The contested election of directors at Sanyang Industry Co., Ltd. involved 15 nominees competing to fill 12 director and supervisor positions. The dissident group aimed to leverage its increasing shareholdings against the declining interests of the founding Huang family, who had lost significant shares after pledging them during the Asian financial crisis. The dissident group applied to have three shareholder proposals added to the annual meeting agenda, two of which proposed to initiate lawsuits against Chairman Huang Youmei for financial improprieties. These proposals provided unique insight into the rancor underlying the contested election and served as the main source of information regarding the dissident group’s motives. The board ultimately declined to add these items to the meeting agenda and fired back in the chairman’s letter to shareholders, characterizing the dissidents as speculators and opportunists with little understanding Sanyang’s core business. The chairman also took the unusual step of recommending that shareholders oppose releasing directors and supervisors from non-compete restrictions in order to ensure that Sanyang received their undivided attention and loyalty.
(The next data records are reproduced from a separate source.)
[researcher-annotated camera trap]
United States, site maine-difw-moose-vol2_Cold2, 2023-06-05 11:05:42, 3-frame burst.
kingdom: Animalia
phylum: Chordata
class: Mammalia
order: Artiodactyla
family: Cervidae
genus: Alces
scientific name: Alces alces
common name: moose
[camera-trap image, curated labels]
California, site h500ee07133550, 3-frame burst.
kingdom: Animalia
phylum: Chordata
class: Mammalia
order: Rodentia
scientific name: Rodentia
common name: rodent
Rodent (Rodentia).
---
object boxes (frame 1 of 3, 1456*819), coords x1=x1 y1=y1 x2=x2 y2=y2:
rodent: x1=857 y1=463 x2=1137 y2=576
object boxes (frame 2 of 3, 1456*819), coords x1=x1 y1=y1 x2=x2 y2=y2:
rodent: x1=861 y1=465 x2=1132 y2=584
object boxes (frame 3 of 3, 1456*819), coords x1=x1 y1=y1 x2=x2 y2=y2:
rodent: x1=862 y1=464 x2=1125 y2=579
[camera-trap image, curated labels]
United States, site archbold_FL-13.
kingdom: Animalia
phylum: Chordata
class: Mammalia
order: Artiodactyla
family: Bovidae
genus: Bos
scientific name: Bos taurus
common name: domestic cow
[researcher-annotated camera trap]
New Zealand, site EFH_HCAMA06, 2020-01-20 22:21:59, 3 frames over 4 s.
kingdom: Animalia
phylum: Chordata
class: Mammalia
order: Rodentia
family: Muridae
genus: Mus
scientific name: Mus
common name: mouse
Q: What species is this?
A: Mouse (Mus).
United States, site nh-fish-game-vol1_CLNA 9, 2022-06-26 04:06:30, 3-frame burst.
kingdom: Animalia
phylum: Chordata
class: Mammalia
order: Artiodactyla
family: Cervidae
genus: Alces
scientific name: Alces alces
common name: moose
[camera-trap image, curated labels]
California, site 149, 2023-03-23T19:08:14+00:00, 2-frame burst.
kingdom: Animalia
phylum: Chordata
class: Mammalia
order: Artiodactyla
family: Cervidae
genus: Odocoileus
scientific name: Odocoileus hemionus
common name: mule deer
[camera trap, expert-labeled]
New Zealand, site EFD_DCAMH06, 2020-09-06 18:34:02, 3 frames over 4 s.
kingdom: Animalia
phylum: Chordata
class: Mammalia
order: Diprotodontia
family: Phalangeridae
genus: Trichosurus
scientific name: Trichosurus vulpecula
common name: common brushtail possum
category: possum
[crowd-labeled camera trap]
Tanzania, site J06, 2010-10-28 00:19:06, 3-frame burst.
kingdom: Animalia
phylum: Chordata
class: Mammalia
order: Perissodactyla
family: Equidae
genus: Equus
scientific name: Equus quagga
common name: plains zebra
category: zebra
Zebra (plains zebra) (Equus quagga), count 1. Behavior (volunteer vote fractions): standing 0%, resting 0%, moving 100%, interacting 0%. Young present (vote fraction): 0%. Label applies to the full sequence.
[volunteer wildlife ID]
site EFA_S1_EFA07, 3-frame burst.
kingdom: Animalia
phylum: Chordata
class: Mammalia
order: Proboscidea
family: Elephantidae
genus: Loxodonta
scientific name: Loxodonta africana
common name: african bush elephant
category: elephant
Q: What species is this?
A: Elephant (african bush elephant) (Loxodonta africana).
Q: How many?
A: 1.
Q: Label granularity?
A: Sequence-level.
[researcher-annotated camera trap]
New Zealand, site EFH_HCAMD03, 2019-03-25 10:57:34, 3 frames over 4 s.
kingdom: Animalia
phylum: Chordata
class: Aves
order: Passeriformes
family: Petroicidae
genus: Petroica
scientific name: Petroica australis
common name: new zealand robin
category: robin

Teva Pharmaceutical Industries Ltd. (Tel-Aviv: TEVA)

July 30, 2014 Annual Meeting

Teva Pharmaceutical Industries Ltd.’s 2014 annual meeting was rocked by an unprecedented “Vote No” campaign from two individual dissident shareholders who described themselves as unintentional activists. The dissidents successfully encouraged other shareholders to oppose the re-election of a director nominee and the approval of a directors’ and officers’ liability insurance policy. The core arguments centered on the lack of directors with global pharmaceutical experience and the board’s failure to respond to concerns about anti-takeover provisions in the company’s articles of association, including the classified board structure and 85 percent supermajority voting requirements to approve certain transactions. While the proposals were still approved, the level of dissent registered by shareholders at the meeting showed that Teva failed to adequately anticipate shareholder concerns.